▶ _What you need to do_
All the records below must be returned exactly as they stand.

(Beginning of Records for processing)

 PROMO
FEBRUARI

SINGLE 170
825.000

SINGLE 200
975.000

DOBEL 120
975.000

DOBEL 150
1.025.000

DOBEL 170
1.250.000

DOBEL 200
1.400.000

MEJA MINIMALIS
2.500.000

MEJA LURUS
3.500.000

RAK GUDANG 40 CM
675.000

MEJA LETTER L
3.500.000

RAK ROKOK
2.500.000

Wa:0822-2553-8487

(End of Records for processing)

▶ _Response box_
 PROMO
FEBRUARI

SINGLE 170
825.000

SINGLE 200
975.000

DOBEL 120
975.000

DOBEL 150
1.025.000

DOBEL 170
1.250.000

DOBEL 200
1.400.000

MEJA MINIMALIS
2.500.000

MEJA LURUS
3.500.000

RAK GUDANG 40 CM
675.000

MEJA LETTER L
3.500.000

RAK ROKOK
2.500.000

Wa:0822-2553-8487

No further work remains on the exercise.